BRIEF:
Print every one of the records below verbatim, omitting the pictures.
::::::::::
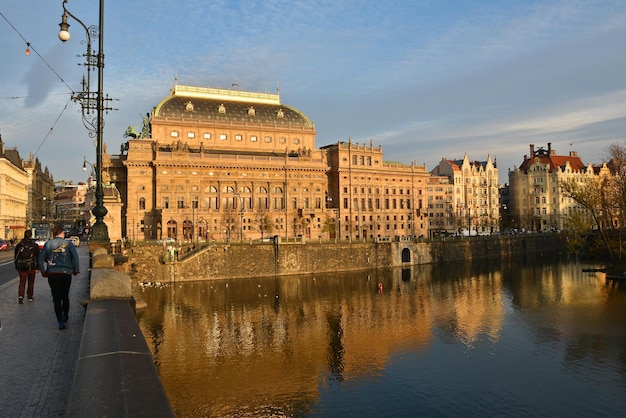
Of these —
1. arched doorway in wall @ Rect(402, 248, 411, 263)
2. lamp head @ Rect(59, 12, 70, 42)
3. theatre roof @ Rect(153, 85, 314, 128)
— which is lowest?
arched doorway in wall @ Rect(402, 248, 411, 263)

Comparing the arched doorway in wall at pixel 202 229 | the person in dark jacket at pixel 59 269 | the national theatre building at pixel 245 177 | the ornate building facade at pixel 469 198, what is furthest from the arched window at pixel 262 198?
the person in dark jacket at pixel 59 269

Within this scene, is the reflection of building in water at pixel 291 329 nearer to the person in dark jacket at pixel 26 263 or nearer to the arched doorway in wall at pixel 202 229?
the person in dark jacket at pixel 26 263

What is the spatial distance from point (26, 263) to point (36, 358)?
931 cm

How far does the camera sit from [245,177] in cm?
11331

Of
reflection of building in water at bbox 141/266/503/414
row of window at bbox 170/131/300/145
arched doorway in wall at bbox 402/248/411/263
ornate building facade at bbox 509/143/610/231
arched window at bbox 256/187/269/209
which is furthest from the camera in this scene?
ornate building facade at bbox 509/143/610/231

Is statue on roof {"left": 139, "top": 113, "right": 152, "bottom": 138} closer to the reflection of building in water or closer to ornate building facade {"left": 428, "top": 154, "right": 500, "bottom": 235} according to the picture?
the reflection of building in water

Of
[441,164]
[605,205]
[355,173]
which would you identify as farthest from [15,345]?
[441,164]

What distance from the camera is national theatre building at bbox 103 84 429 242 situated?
106 m

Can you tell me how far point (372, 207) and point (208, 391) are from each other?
103192 mm

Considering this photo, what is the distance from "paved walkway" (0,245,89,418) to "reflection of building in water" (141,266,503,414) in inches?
568

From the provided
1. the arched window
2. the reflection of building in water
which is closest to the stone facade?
the reflection of building in water

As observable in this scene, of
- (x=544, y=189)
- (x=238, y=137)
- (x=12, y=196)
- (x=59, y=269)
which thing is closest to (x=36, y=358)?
(x=59, y=269)

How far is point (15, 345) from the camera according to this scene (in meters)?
13.9

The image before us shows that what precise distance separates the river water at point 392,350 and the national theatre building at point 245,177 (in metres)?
35.6
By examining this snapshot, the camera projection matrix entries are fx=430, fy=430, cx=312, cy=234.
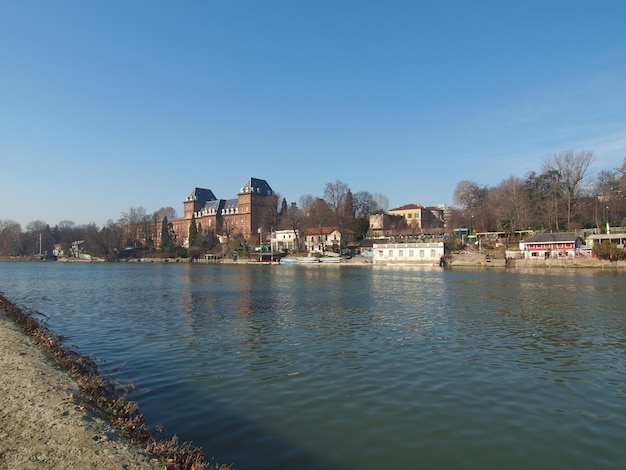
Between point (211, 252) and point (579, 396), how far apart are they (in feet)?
374

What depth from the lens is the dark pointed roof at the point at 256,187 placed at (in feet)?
458

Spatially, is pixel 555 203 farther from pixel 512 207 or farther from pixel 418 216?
pixel 418 216

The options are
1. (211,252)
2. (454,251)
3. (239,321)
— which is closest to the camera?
(239,321)

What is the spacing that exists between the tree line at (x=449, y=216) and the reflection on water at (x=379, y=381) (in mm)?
63492

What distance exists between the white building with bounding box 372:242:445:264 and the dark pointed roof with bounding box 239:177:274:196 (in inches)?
2760

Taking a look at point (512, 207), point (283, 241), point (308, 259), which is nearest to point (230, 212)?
point (283, 241)

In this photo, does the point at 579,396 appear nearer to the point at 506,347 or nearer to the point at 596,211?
the point at 506,347

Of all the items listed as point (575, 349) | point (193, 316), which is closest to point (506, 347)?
point (575, 349)

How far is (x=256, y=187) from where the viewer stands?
141m

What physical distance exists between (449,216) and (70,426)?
377ft

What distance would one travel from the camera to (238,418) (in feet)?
26.2

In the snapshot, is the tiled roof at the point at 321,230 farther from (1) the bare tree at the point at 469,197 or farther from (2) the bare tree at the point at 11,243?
(2) the bare tree at the point at 11,243

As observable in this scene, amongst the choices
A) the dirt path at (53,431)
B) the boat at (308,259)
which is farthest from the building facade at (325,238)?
the dirt path at (53,431)

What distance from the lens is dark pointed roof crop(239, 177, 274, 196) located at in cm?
13950
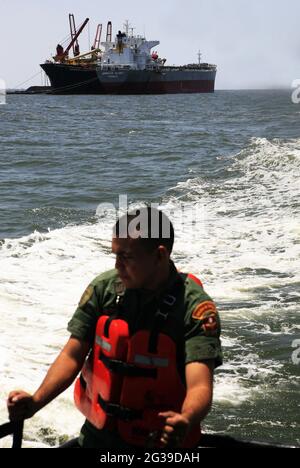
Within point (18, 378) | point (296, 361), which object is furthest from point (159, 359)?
point (296, 361)

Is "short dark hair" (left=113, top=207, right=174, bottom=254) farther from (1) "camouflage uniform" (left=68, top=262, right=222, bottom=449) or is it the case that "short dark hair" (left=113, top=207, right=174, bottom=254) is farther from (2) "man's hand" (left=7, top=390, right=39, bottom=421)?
(2) "man's hand" (left=7, top=390, right=39, bottom=421)

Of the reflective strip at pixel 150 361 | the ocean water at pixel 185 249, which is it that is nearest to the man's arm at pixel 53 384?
the reflective strip at pixel 150 361

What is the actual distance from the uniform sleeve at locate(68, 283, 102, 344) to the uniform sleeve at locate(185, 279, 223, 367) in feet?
1.18

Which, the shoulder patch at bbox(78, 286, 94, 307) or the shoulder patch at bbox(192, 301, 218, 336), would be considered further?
the shoulder patch at bbox(78, 286, 94, 307)

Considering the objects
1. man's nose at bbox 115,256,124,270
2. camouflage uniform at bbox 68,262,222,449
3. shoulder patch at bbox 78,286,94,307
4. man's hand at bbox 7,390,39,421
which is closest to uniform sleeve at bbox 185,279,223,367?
camouflage uniform at bbox 68,262,222,449


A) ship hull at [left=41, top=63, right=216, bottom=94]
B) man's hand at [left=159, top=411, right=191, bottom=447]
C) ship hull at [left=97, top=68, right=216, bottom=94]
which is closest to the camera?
man's hand at [left=159, top=411, right=191, bottom=447]

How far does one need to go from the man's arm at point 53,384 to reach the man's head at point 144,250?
0.34m

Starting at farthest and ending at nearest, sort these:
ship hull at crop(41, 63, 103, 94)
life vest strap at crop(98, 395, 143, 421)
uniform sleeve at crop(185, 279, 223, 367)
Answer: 1. ship hull at crop(41, 63, 103, 94)
2. life vest strap at crop(98, 395, 143, 421)
3. uniform sleeve at crop(185, 279, 223, 367)

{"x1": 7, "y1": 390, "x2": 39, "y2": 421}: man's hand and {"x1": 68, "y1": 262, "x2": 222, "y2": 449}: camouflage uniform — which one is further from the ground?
{"x1": 68, "y1": 262, "x2": 222, "y2": 449}: camouflage uniform

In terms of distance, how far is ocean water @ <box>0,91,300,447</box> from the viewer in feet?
17.9

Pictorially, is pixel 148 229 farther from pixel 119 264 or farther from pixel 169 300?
pixel 169 300

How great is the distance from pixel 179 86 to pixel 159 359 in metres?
90.6

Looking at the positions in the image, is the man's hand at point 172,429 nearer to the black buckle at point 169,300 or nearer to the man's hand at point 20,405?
the black buckle at point 169,300

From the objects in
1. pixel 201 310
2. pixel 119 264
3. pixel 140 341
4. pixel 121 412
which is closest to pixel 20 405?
pixel 121 412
::::::::::
PROBLEM SOLUTION:
Of these —
1. arched doorway in wall @ Rect(402, 248, 411, 263)
2. lamp head @ Rect(59, 12, 70, 42)
3. theatre roof @ Rect(153, 85, 314, 128)
— which is lowest?
arched doorway in wall @ Rect(402, 248, 411, 263)

Comparing the arched doorway in wall at pixel 202 229 | the person in dark jacket at pixel 59 269 | the national theatre building at pixel 245 177 | the ornate building facade at pixel 469 198, what is furthest from the arched window at pixel 262 198?
the person in dark jacket at pixel 59 269

Within this scene, is the reflection of building in water at pixel 291 329 nearer to the person in dark jacket at pixel 26 263 or nearer to the arched doorway in wall at pixel 202 229?
the person in dark jacket at pixel 26 263

What is the spatial distance from point (26, 263) to point (36, 358)?
931 cm

How far does the camera sit from [245,177] in cm?
11331

Of
reflection of building in water at bbox 141/266/503/414
row of window at bbox 170/131/300/145
arched doorway in wall at bbox 402/248/411/263
ornate building facade at bbox 509/143/610/231
arched window at bbox 256/187/269/209
which is furthest from the camera in this scene?
ornate building facade at bbox 509/143/610/231

Is statue on roof {"left": 139, "top": 113, "right": 152, "bottom": 138} closer to the reflection of building in water or closer to ornate building facade {"left": 428, "top": 154, "right": 500, "bottom": 235} according to the picture?
the reflection of building in water

Of
[441,164]
[605,205]
[355,173]
which would you identify as farthest from [15,345]?
[441,164]

What distance from the camera is national theatre building at bbox 103 84 429 242 situated?
106 m

Can you tell me how far point (372, 207) and point (208, 391) are from each other?
103192 mm

Considering this photo, what is the distance from "paved walkway" (0,245,89,418) to "reflection of building in water" (141,266,503,414) in inches?
568

From the provided
1. the arched window
2. the reflection of building in water
which is closest to the stone facade?
the reflection of building in water

As observable in this scene, of
- (x=544, y=189)
- (x=238, y=137)
- (x=12, y=196)
- (x=59, y=269)
which thing is closest to (x=36, y=358)?
(x=59, y=269)

How far is point (15, 345) from the camera according to this scene (in meters)?
13.9

The image before us shows that what precise distance separates the river water at point 392,350 and the national theatre building at point 245,177 (in metres)?
35.6
By examining this snapshot, the camera projection matrix entries are fx=430, fy=430, cx=312, cy=234.
Between point (211, 252) and point (579, 396), how far apart are they (in feet)?
374

What depth from the lens is the dark pointed roof at the point at 256,187 placed at (in feet)?
458

Spatially, is pixel 555 203 farther from pixel 512 207 or farther from pixel 418 216?
pixel 418 216

The options are
1. (211,252)
2. (454,251)
3. (239,321)
— which is closest to the camera?
(239,321)

What is the spacing that exists between the tree line at (x=449, y=216) and the reflection on water at (x=379, y=381) (in mm)?
63492

What distance exists between the white building with bounding box 372:242:445:264 and the dark pointed roof with bounding box 239:177:274:196 (in inches)?
2760

Taking a look at point (512, 207), point (283, 241), point (308, 259), which is nearest to point (230, 212)?
point (283, 241)

In this photo, does the point at 579,396 appear nearer to the point at 506,347 or nearer to the point at 596,211?
the point at 506,347

Of all the items listed as point (575, 349) | point (193, 316), which is closest to point (506, 347)?
point (575, 349)

How far is (x=256, y=187) from where the viewer stands?
141m

What physical distance exists between (449,216) and (70,426)?
377ft

What distance would one travel from the camera to (238,418) (in feet)?
26.2

In the snapshot, is the tiled roof at the point at 321,230 farther from (1) the bare tree at the point at 469,197 or farther from (2) the bare tree at the point at 11,243?
(2) the bare tree at the point at 11,243

As observable in this scene, amongst the choices
A) the dirt path at (53,431)
B) the boat at (308,259)
which is farthest from the building facade at (325,238)?
the dirt path at (53,431)

What distance from the lens is dark pointed roof crop(239, 177, 274, 196) located at in cm?
13950
Within point (18, 378) | point (296, 361), which object is furthest from point (159, 359)?
point (296, 361)

Is "short dark hair" (left=113, top=207, right=174, bottom=254) farther from (1) "camouflage uniform" (left=68, top=262, right=222, bottom=449) or is it the case that "short dark hair" (left=113, top=207, right=174, bottom=254) is farther from (2) "man's hand" (left=7, top=390, right=39, bottom=421)?
(2) "man's hand" (left=7, top=390, right=39, bottom=421)

Of the reflective strip at pixel 150 361 | the ocean water at pixel 185 249, which is it that is nearest to the man's arm at pixel 53 384?
the reflective strip at pixel 150 361

What is the actual distance from the uniform sleeve at locate(68, 283, 102, 344) to the uniform sleeve at locate(185, 279, 223, 367) in feet?
1.18

Which, the shoulder patch at bbox(78, 286, 94, 307) or the shoulder patch at bbox(192, 301, 218, 336), would be considered further?
the shoulder patch at bbox(78, 286, 94, 307)

Considering the objects
1. man's nose at bbox 115,256,124,270
2. camouflage uniform at bbox 68,262,222,449
3. shoulder patch at bbox 78,286,94,307
4. man's hand at bbox 7,390,39,421
which is closest to uniform sleeve at bbox 185,279,223,367?
camouflage uniform at bbox 68,262,222,449


A) ship hull at [left=41, top=63, right=216, bottom=94]
B) man's hand at [left=159, top=411, right=191, bottom=447]
C) ship hull at [left=97, top=68, right=216, bottom=94]
which is closest to the camera?
man's hand at [left=159, top=411, right=191, bottom=447]

How far does one need to go from the man's arm at point 53,384 to reach the man's head at point 144,250?
0.34m

Starting at farthest and ending at nearest, sort these:
ship hull at crop(41, 63, 103, 94)
life vest strap at crop(98, 395, 143, 421)
uniform sleeve at crop(185, 279, 223, 367)
Answer: 1. ship hull at crop(41, 63, 103, 94)
2. life vest strap at crop(98, 395, 143, 421)
3. uniform sleeve at crop(185, 279, 223, 367)

{"x1": 7, "y1": 390, "x2": 39, "y2": 421}: man's hand and {"x1": 68, "y1": 262, "x2": 222, "y2": 449}: camouflage uniform — which one is further from the ground?
{"x1": 68, "y1": 262, "x2": 222, "y2": 449}: camouflage uniform

In terms of distance, how far is ocean water @ <box>0,91,300,447</box> from the viewer in feet?
17.9

Pictorially, is pixel 148 229 farther from pixel 119 264 or farther from pixel 169 300?
pixel 169 300

How great is the distance from pixel 179 86 to pixel 159 359 in metres?
90.6

Looking at the positions in the image, is the man's hand at point 172,429 nearer to the black buckle at point 169,300 or nearer to the man's hand at point 20,405?
the black buckle at point 169,300

From the objects in
1. pixel 201 310
2. pixel 119 264
3. pixel 140 341
4. pixel 121 412
which is closest to pixel 20 405?
pixel 121 412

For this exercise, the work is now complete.